Copy the rows below verbatim, from the very first line down through the line that contains "77L142 53L133 47H119L80". Leave the pictures out of your copy.

### EXTRACTED ENTRIES ###

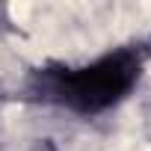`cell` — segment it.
<instances>
[{"label": "cell", "mask_w": 151, "mask_h": 151, "mask_svg": "<svg viewBox=\"0 0 151 151\" xmlns=\"http://www.w3.org/2000/svg\"><path fill=\"white\" fill-rule=\"evenodd\" d=\"M139 77L142 53L133 47H119L80 68H45L36 77V89L42 98L59 107H68L80 116H95L124 101Z\"/></svg>", "instance_id": "6da1fadb"}]
</instances>
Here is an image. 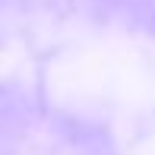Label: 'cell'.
Returning <instances> with one entry per match:
<instances>
[]
</instances>
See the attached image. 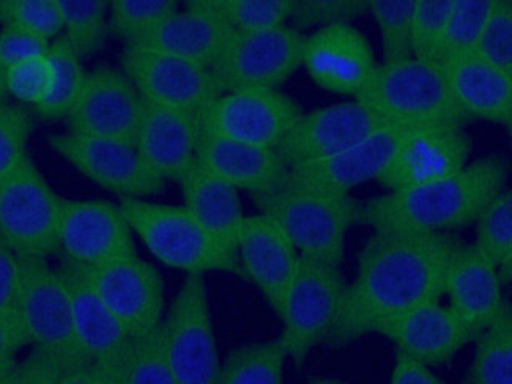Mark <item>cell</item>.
Listing matches in <instances>:
<instances>
[{
	"mask_svg": "<svg viewBox=\"0 0 512 384\" xmlns=\"http://www.w3.org/2000/svg\"><path fill=\"white\" fill-rule=\"evenodd\" d=\"M461 243L454 232H375L361 249L357 279L323 344L339 350L421 304L442 300Z\"/></svg>",
	"mask_w": 512,
	"mask_h": 384,
	"instance_id": "cell-1",
	"label": "cell"
},
{
	"mask_svg": "<svg viewBox=\"0 0 512 384\" xmlns=\"http://www.w3.org/2000/svg\"><path fill=\"white\" fill-rule=\"evenodd\" d=\"M508 177L506 158L484 156L451 177L368 200L361 222L377 233L456 232L475 224Z\"/></svg>",
	"mask_w": 512,
	"mask_h": 384,
	"instance_id": "cell-2",
	"label": "cell"
},
{
	"mask_svg": "<svg viewBox=\"0 0 512 384\" xmlns=\"http://www.w3.org/2000/svg\"><path fill=\"white\" fill-rule=\"evenodd\" d=\"M251 199L281 227L301 257L336 268L346 257L347 232L363 221V204L350 194L281 188Z\"/></svg>",
	"mask_w": 512,
	"mask_h": 384,
	"instance_id": "cell-3",
	"label": "cell"
},
{
	"mask_svg": "<svg viewBox=\"0 0 512 384\" xmlns=\"http://www.w3.org/2000/svg\"><path fill=\"white\" fill-rule=\"evenodd\" d=\"M391 125L461 126L473 122L454 101L442 67L409 62L375 67L355 98Z\"/></svg>",
	"mask_w": 512,
	"mask_h": 384,
	"instance_id": "cell-4",
	"label": "cell"
},
{
	"mask_svg": "<svg viewBox=\"0 0 512 384\" xmlns=\"http://www.w3.org/2000/svg\"><path fill=\"white\" fill-rule=\"evenodd\" d=\"M120 210L133 233L164 265L202 274L226 271L245 277L238 252L224 248L185 207L120 199Z\"/></svg>",
	"mask_w": 512,
	"mask_h": 384,
	"instance_id": "cell-5",
	"label": "cell"
},
{
	"mask_svg": "<svg viewBox=\"0 0 512 384\" xmlns=\"http://www.w3.org/2000/svg\"><path fill=\"white\" fill-rule=\"evenodd\" d=\"M60 196L29 152L0 180V238L18 259H49L59 251Z\"/></svg>",
	"mask_w": 512,
	"mask_h": 384,
	"instance_id": "cell-6",
	"label": "cell"
},
{
	"mask_svg": "<svg viewBox=\"0 0 512 384\" xmlns=\"http://www.w3.org/2000/svg\"><path fill=\"white\" fill-rule=\"evenodd\" d=\"M18 314L30 345L56 359L62 370L90 364L76 339L67 284L48 259H19Z\"/></svg>",
	"mask_w": 512,
	"mask_h": 384,
	"instance_id": "cell-7",
	"label": "cell"
},
{
	"mask_svg": "<svg viewBox=\"0 0 512 384\" xmlns=\"http://www.w3.org/2000/svg\"><path fill=\"white\" fill-rule=\"evenodd\" d=\"M349 282L341 268L301 257L287 293L279 336L287 358L301 367L312 348L323 344L338 320Z\"/></svg>",
	"mask_w": 512,
	"mask_h": 384,
	"instance_id": "cell-8",
	"label": "cell"
},
{
	"mask_svg": "<svg viewBox=\"0 0 512 384\" xmlns=\"http://www.w3.org/2000/svg\"><path fill=\"white\" fill-rule=\"evenodd\" d=\"M174 384H216L218 348L202 274H188L161 323Z\"/></svg>",
	"mask_w": 512,
	"mask_h": 384,
	"instance_id": "cell-9",
	"label": "cell"
},
{
	"mask_svg": "<svg viewBox=\"0 0 512 384\" xmlns=\"http://www.w3.org/2000/svg\"><path fill=\"white\" fill-rule=\"evenodd\" d=\"M305 41V34L287 24L235 32L210 71L223 93L279 89L303 67Z\"/></svg>",
	"mask_w": 512,
	"mask_h": 384,
	"instance_id": "cell-10",
	"label": "cell"
},
{
	"mask_svg": "<svg viewBox=\"0 0 512 384\" xmlns=\"http://www.w3.org/2000/svg\"><path fill=\"white\" fill-rule=\"evenodd\" d=\"M305 111L279 89L224 93L199 114L201 133L278 150Z\"/></svg>",
	"mask_w": 512,
	"mask_h": 384,
	"instance_id": "cell-11",
	"label": "cell"
},
{
	"mask_svg": "<svg viewBox=\"0 0 512 384\" xmlns=\"http://www.w3.org/2000/svg\"><path fill=\"white\" fill-rule=\"evenodd\" d=\"M60 260L95 268L136 257L133 230L119 205L108 200H71L60 197Z\"/></svg>",
	"mask_w": 512,
	"mask_h": 384,
	"instance_id": "cell-12",
	"label": "cell"
},
{
	"mask_svg": "<svg viewBox=\"0 0 512 384\" xmlns=\"http://www.w3.org/2000/svg\"><path fill=\"white\" fill-rule=\"evenodd\" d=\"M48 142L82 175L120 199L145 200L166 189V181L149 169L136 147L128 142L70 133L52 134Z\"/></svg>",
	"mask_w": 512,
	"mask_h": 384,
	"instance_id": "cell-13",
	"label": "cell"
},
{
	"mask_svg": "<svg viewBox=\"0 0 512 384\" xmlns=\"http://www.w3.org/2000/svg\"><path fill=\"white\" fill-rule=\"evenodd\" d=\"M120 70L133 82L142 100L164 108L199 115L224 95L212 71L163 52L125 46Z\"/></svg>",
	"mask_w": 512,
	"mask_h": 384,
	"instance_id": "cell-14",
	"label": "cell"
},
{
	"mask_svg": "<svg viewBox=\"0 0 512 384\" xmlns=\"http://www.w3.org/2000/svg\"><path fill=\"white\" fill-rule=\"evenodd\" d=\"M81 270L131 339H142L160 328L164 320V281L152 263L136 255Z\"/></svg>",
	"mask_w": 512,
	"mask_h": 384,
	"instance_id": "cell-15",
	"label": "cell"
},
{
	"mask_svg": "<svg viewBox=\"0 0 512 384\" xmlns=\"http://www.w3.org/2000/svg\"><path fill=\"white\" fill-rule=\"evenodd\" d=\"M144 100L120 68L98 65L87 71L78 101L67 115L68 133L133 144Z\"/></svg>",
	"mask_w": 512,
	"mask_h": 384,
	"instance_id": "cell-16",
	"label": "cell"
},
{
	"mask_svg": "<svg viewBox=\"0 0 512 384\" xmlns=\"http://www.w3.org/2000/svg\"><path fill=\"white\" fill-rule=\"evenodd\" d=\"M57 270L70 292L76 339L82 353L114 383L127 384L133 339L104 306L79 266L60 260Z\"/></svg>",
	"mask_w": 512,
	"mask_h": 384,
	"instance_id": "cell-17",
	"label": "cell"
},
{
	"mask_svg": "<svg viewBox=\"0 0 512 384\" xmlns=\"http://www.w3.org/2000/svg\"><path fill=\"white\" fill-rule=\"evenodd\" d=\"M390 125L358 101L333 104L303 115L279 145L278 153L290 169L347 152Z\"/></svg>",
	"mask_w": 512,
	"mask_h": 384,
	"instance_id": "cell-18",
	"label": "cell"
},
{
	"mask_svg": "<svg viewBox=\"0 0 512 384\" xmlns=\"http://www.w3.org/2000/svg\"><path fill=\"white\" fill-rule=\"evenodd\" d=\"M416 128L420 126H386L347 152L290 167L282 188L350 194L353 188L377 180Z\"/></svg>",
	"mask_w": 512,
	"mask_h": 384,
	"instance_id": "cell-19",
	"label": "cell"
},
{
	"mask_svg": "<svg viewBox=\"0 0 512 384\" xmlns=\"http://www.w3.org/2000/svg\"><path fill=\"white\" fill-rule=\"evenodd\" d=\"M472 152L473 139L461 126H420L375 181L390 192L427 185L461 172Z\"/></svg>",
	"mask_w": 512,
	"mask_h": 384,
	"instance_id": "cell-20",
	"label": "cell"
},
{
	"mask_svg": "<svg viewBox=\"0 0 512 384\" xmlns=\"http://www.w3.org/2000/svg\"><path fill=\"white\" fill-rule=\"evenodd\" d=\"M303 67L322 89L357 98L377 62L371 43L357 27L336 24L306 37Z\"/></svg>",
	"mask_w": 512,
	"mask_h": 384,
	"instance_id": "cell-21",
	"label": "cell"
},
{
	"mask_svg": "<svg viewBox=\"0 0 512 384\" xmlns=\"http://www.w3.org/2000/svg\"><path fill=\"white\" fill-rule=\"evenodd\" d=\"M238 259L246 279L257 285L281 318L300 260L292 241L267 215L245 216L238 241Z\"/></svg>",
	"mask_w": 512,
	"mask_h": 384,
	"instance_id": "cell-22",
	"label": "cell"
},
{
	"mask_svg": "<svg viewBox=\"0 0 512 384\" xmlns=\"http://www.w3.org/2000/svg\"><path fill=\"white\" fill-rule=\"evenodd\" d=\"M199 136V115L144 101L134 147L158 177L180 183L196 163Z\"/></svg>",
	"mask_w": 512,
	"mask_h": 384,
	"instance_id": "cell-23",
	"label": "cell"
},
{
	"mask_svg": "<svg viewBox=\"0 0 512 384\" xmlns=\"http://www.w3.org/2000/svg\"><path fill=\"white\" fill-rule=\"evenodd\" d=\"M185 12H177L158 24L149 34L128 48L163 52L212 70L235 30L205 7L202 0L186 2Z\"/></svg>",
	"mask_w": 512,
	"mask_h": 384,
	"instance_id": "cell-24",
	"label": "cell"
},
{
	"mask_svg": "<svg viewBox=\"0 0 512 384\" xmlns=\"http://www.w3.org/2000/svg\"><path fill=\"white\" fill-rule=\"evenodd\" d=\"M397 350L427 367L442 366L475 342V334L461 322L451 307L440 301L421 304L377 329Z\"/></svg>",
	"mask_w": 512,
	"mask_h": 384,
	"instance_id": "cell-25",
	"label": "cell"
},
{
	"mask_svg": "<svg viewBox=\"0 0 512 384\" xmlns=\"http://www.w3.org/2000/svg\"><path fill=\"white\" fill-rule=\"evenodd\" d=\"M445 295L449 296L451 311L476 337L494 325L506 303L497 268L475 244L464 241L449 263Z\"/></svg>",
	"mask_w": 512,
	"mask_h": 384,
	"instance_id": "cell-26",
	"label": "cell"
},
{
	"mask_svg": "<svg viewBox=\"0 0 512 384\" xmlns=\"http://www.w3.org/2000/svg\"><path fill=\"white\" fill-rule=\"evenodd\" d=\"M196 159L213 174L237 189H245L251 196L278 191L289 175V166L278 150L253 147L208 134L199 136Z\"/></svg>",
	"mask_w": 512,
	"mask_h": 384,
	"instance_id": "cell-27",
	"label": "cell"
},
{
	"mask_svg": "<svg viewBox=\"0 0 512 384\" xmlns=\"http://www.w3.org/2000/svg\"><path fill=\"white\" fill-rule=\"evenodd\" d=\"M440 67L454 101L470 119L512 130V78L475 54L449 60Z\"/></svg>",
	"mask_w": 512,
	"mask_h": 384,
	"instance_id": "cell-28",
	"label": "cell"
},
{
	"mask_svg": "<svg viewBox=\"0 0 512 384\" xmlns=\"http://www.w3.org/2000/svg\"><path fill=\"white\" fill-rule=\"evenodd\" d=\"M180 186L186 210L224 248L238 252V241L245 221L238 189L213 174L197 159L190 172L180 181Z\"/></svg>",
	"mask_w": 512,
	"mask_h": 384,
	"instance_id": "cell-29",
	"label": "cell"
},
{
	"mask_svg": "<svg viewBox=\"0 0 512 384\" xmlns=\"http://www.w3.org/2000/svg\"><path fill=\"white\" fill-rule=\"evenodd\" d=\"M48 59L54 73L51 90L46 100L34 108V114L45 122H59L67 119L78 101L86 82L87 71L82 67L81 57L62 35L51 41Z\"/></svg>",
	"mask_w": 512,
	"mask_h": 384,
	"instance_id": "cell-30",
	"label": "cell"
},
{
	"mask_svg": "<svg viewBox=\"0 0 512 384\" xmlns=\"http://www.w3.org/2000/svg\"><path fill=\"white\" fill-rule=\"evenodd\" d=\"M475 342V358L465 384H512V309L508 300L494 325Z\"/></svg>",
	"mask_w": 512,
	"mask_h": 384,
	"instance_id": "cell-31",
	"label": "cell"
},
{
	"mask_svg": "<svg viewBox=\"0 0 512 384\" xmlns=\"http://www.w3.org/2000/svg\"><path fill=\"white\" fill-rule=\"evenodd\" d=\"M286 359L279 337L243 345L224 359L216 384H282Z\"/></svg>",
	"mask_w": 512,
	"mask_h": 384,
	"instance_id": "cell-32",
	"label": "cell"
},
{
	"mask_svg": "<svg viewBox=\"0 0 512 384\" xmlns=\"http://www.w3.org/2000/svg\"><path fill=\"white\" fill-rule=\"evenodd\" d=\"M478 251L497 268L501 284L512 281V192L505 188L476 219Z\"/></svg>",
	"mask_w": 512,
	"mask_h": 384,
	"instance_id": "cell-33",
	"label": "cell"
},
{
	"mask_svg": "<svg viewBox=\"0 0 512 384\" xmlns=\"http://www.w3.org/2000/svg\"><path fill=\"white\" fill-rule=\"evenodd\" d=\"M62 18V37L81 59L106 46L109 35V0H56Z\"/></svg>",
	"mask_w": 512,
	"mask_h": 384,
	"instance_id": "cell-34",
	"label": "cell"
},
{
	"mask_svg": "<svg viewBox=\"0 0 512 384\" xmlns=\"http://www.w3.org/2000/svg\"><path fill=\"white\" fill-rule=\"evenodd\" d=\"M494 0H453L438 65L473 56Z\"/></svg>",
	"mask_w": 512,
	"mask_h": 384,
	"instance_id": "cell-35",
	"label": "cell"
},
{
	"mask_svg": "<svg viewBox=\"0 0 512 384\" xmlns=\"http://www.w3.org/2000/svg\"><path fill=\"white\" fill-rule=\"evenodd\" d=\"M208 10L223 18L235 32H259L284 26L294 0H202Z\"/></svg>",
	"mask_w": 512,
	"mask_h": 384,
	"instance_id": "cell-36",
	"label": "cell"
},
{
	"mask_svg": "<svg viewBox=\"0 0 512 384\" xmlns=\"http://www.w3.org/2000/svg\"><path fill=\"white\" fill-rule=\"evenodd\" d=\"M177 12L175 0H111L109 34L131 45Z\"/></svg>",
	"mask_w": 512,
	"mask_h": 384,
	"instance_id": "cell-37",
	"label": "cell"
},
{
	"mask_svg": "<svg viewBox=\"0 0 512 384\" xmlns=\"http://www.w3.org/2000/svg\"><path fill=\"white\" fill-rule=\"evenodd\" d=\"M416 0H371V13L382 32L383 65L412 60L410 37Z\"/></svg>",
	"mask_w": 512,
	"mask_h": 384,
	"instance_id": "cell-38",
	"label": "cell"
},
{
	"mask_svg": "<svg viewBox=\"0 0 512 384\" xmlns=\"http://www.w3.org/2000/svg\"><path fill=\"white\" fill-rule=\"evenodd\" d=\"M453 0H416L410 49L416 62L437 63Z\"/></svg>",
	"mask_w": 512,
	"mask_h": 384,
	"instance_id": "cell-39",
	"label": "cell"
},
{
	"mask_svg": "<svg viewBox=\"0 0 512 384\" xmlns=\"http://www.w3.org/2000/svg\"><path fill=\"white\" fill-rule=\"evenodd\" d=\"M475 56L512 78V2L494 0Z\"/></svg>",
	"mask_w": 512,
	"mask_h": 384,
	"instance_id": "cell-40",
	"label": "cell"
},
{
	"mask_svg": "<svg viewBox=\"0 0 512 384\" xmlns=\"http://www.w3.org/2000/svg\"><path fill=\"white\" fill-rule=\"evenodd\" d=\"M371 13V0H294L290 23L298 32L314 27L352 24Z\"/></svg>",
	"mask_w": 512,
	"mask_h": 384,
	"instance_id": "cell-41",
	"label": "cell"
},
{
	"mask_svg": "<svg viewBox=\"0 0 512 384\" xmlns=\"http://www.w3.org/2000/svg\"><path fill=\"white\" fill-rule=\"evenodd\" d=\"M19 27L54 41L62 34L56 0H0V27Z\"/></svg>",
	"mask_w": 512,
	"mask_h": 384,
	"instance_id": "cell-42",
	"label": "cell"
},
{
	"mask_svg": "<svg viewBox=\"0 0 512 384\" xmlns=\"http://www.w3.org/2000/svg\"><path fill=\"white\" fill-rule=\"evenodd\" d=\"M35 130V114L19 103L0 108V180L27 153V144Z\"/></svg>",
	"mask_w": 512,
	"mask_h": 384,
	"instance_id": "cell-43",
	"label": "cell"
},
{
	"mask_svg": "<svg viewBox=\"0 0 512 384\" xmlns=\"http://www.w3.org/2000/svg\"><path fill=\"white\" fill-rule=\"evenodd\" d=\"M127 384H174L167 366L163 331L133 340Z\"/></svg>",
	"mask_w": 512,
	"mask_h": 384,
	"instance_id": "cell-44",
	"label": "cell"
},
{
	"mask_svg": "<svg viewBox=\"0 0 512 384\" xmlns=\"http://www.w3.org/2000/svg\"><path fill=\"white\" fill-rule=\"evenodd\" d=\"M52 67L48 56L26 60L5 73L8 95L15 96L19 104L37 108L46 100L52 85Z\"/></svg>",
	"mask_w": 512,
	"mask_h": 384,
	"instance_id": "cell-45",
	"label": "cell"
},
{
	"mask_svg": "<svg viewBox=\"0 0 512 384\" xmlns=\"http://www.w3.org/2000/svg\"><path fill=\"white\" fill-rule=\"evenodd\" d=\"M49 49L51 41L35 32L12 26L0 29V63L5 70L26 60L46 57Z\"/></svg>",
	"mask_w": 512,
	"mask_h": 384,
	"instance_id": "cell-46",
	"label": "cell"
},
{
	"mask_svg": "<svg viewBox=\"0 0 512 384\" xmlns=\"http://www.w3.org/2000/svg\"><path fill=\"white\" fill-rule=\"evenodd\" d=\"M62 367L45 351L32 348L29 355L16 361L5 384H57Z\"/></svg>",
	"mask_w": 512,
	"mask_h": 384,
	"instance_id": "cell-47",
	"label": "cell"
},
{
	"mask_svg": "<svg viewBox=\"0 0 512 384\" xmlns=\"http://www.w3.org/2000/svg\"><path fill=\"white\" fill-rule=\"evenodd\" d=\"M21 265L18 255L0 238V314L19 315Z\"/></svg>",
	"mask_w": 512,
	"mask_h": 384,
	"instance_id": "cell-48",
	"label": "cell"
},
{
	"mask_svg": "<svg viewBox=\"0 0 512 384\" xmlns=\"http://www.w3.org/2000/svg\"><path fill=\"white\" fill-rule=\"evenodd\" d=\"M30 345L19 315L0 314V366L18 361L19 351Z\"/></svg>",
	"mask_w": 512,
	"mask_h": 384,
	"instance_id": "cell-49",
	"label": "cell"
},
{
	"mask_svg": "<svg viewBox=\"0 0 512 384\" xmlns=\"http://www.w3.org/2000/svg\"><path fill=\"white\" fill-rule=\"evenodd\" d=\"M391 384H445L440 378L431 372V369L405 355L401 350H396V364H394Z\"/></svg>",
	"mask_w": 512,
	"mask_h": 384,
	"instance_id": "cell-50",
	"label": "cell"
},
{
	"mask_svg": "<svg viewBox=\"0 0 512 384\" xmlns=\"http://www.w3.org/2000/svg\"><path fill=\"white\" fill-rule=\"evenodd\" d=\"M57 384H117L104 375L97 366L86 364V366L75 367V369L65 370L60 375Z\"/></svg>",
	"mask_w": 512,
	"mask_h": 384,
	"instance_id": "cell-51",
	"label": "cell"
},
{
	"mask_svg": "<svg viewBox=\"0 0 512 384\" xmlns=\"http://www.w3.org/2000/svg\"><path fill=\"white\" fill-rule=\"evenodd\" d=\"M5 73H7V70H5V68L2 67V63H0V108L5 106V104L10 103V101H8V96L10 95H8Z\"/></svg>",
	"mask_w": 512,
	"mask_h": 384,
	"instance_id": "cell-52",
	"label": "cell"
},
{
	"mask_svg": "<svg viewBox=\"0 0 512 384\" xmlns=\"http://www.w3.org/2000/svg\"><path fill=\"white\" fill-rule=\"evenodd\" d=\"M15 362H10V364H5V366H0V384L7 383L8 375L12 372L13 366H15Z\"/></svg>",
	"mask_w": 512,
	"mask_h": 384,
	"instance_id": "cell-53",
	"label": "cell"
},
{
	"mask_svg": "<svg viewBox=\"0 0 512 384\" xmlns=\"http://www.w3.org/2000/svg\"><path fill=\"white\" fill-rule=\"evenodd\" d=\"M309 384H350V383H346V381H341V380H334V378L317 377V378H312V380L309 381Z\"/></svg>",
	"mask_w": 512,
	"mask_h": 384,
	"instance_id": "cell-54",
	"label": "cell"
}]
</instances>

###

ANSWER TO THE TASK
`cell` — segment it.
<instances>
[{"label": "cell", "mask_w": 151, "mask_h": 151, "mask_svg": "<svg viewBox=\"0 0 151 151\" xmlns=\"http://www.w3.org/2000/svg\"><path fill=\"white\" fill-rule=\"evenodd\" d=\"M139 77L142 53L133 47H119L80 68H45L36 77V89L42 98L59 107H68L80 116H95L124 101Z\"/></svg>", "instance_id": "6da1fadb"}]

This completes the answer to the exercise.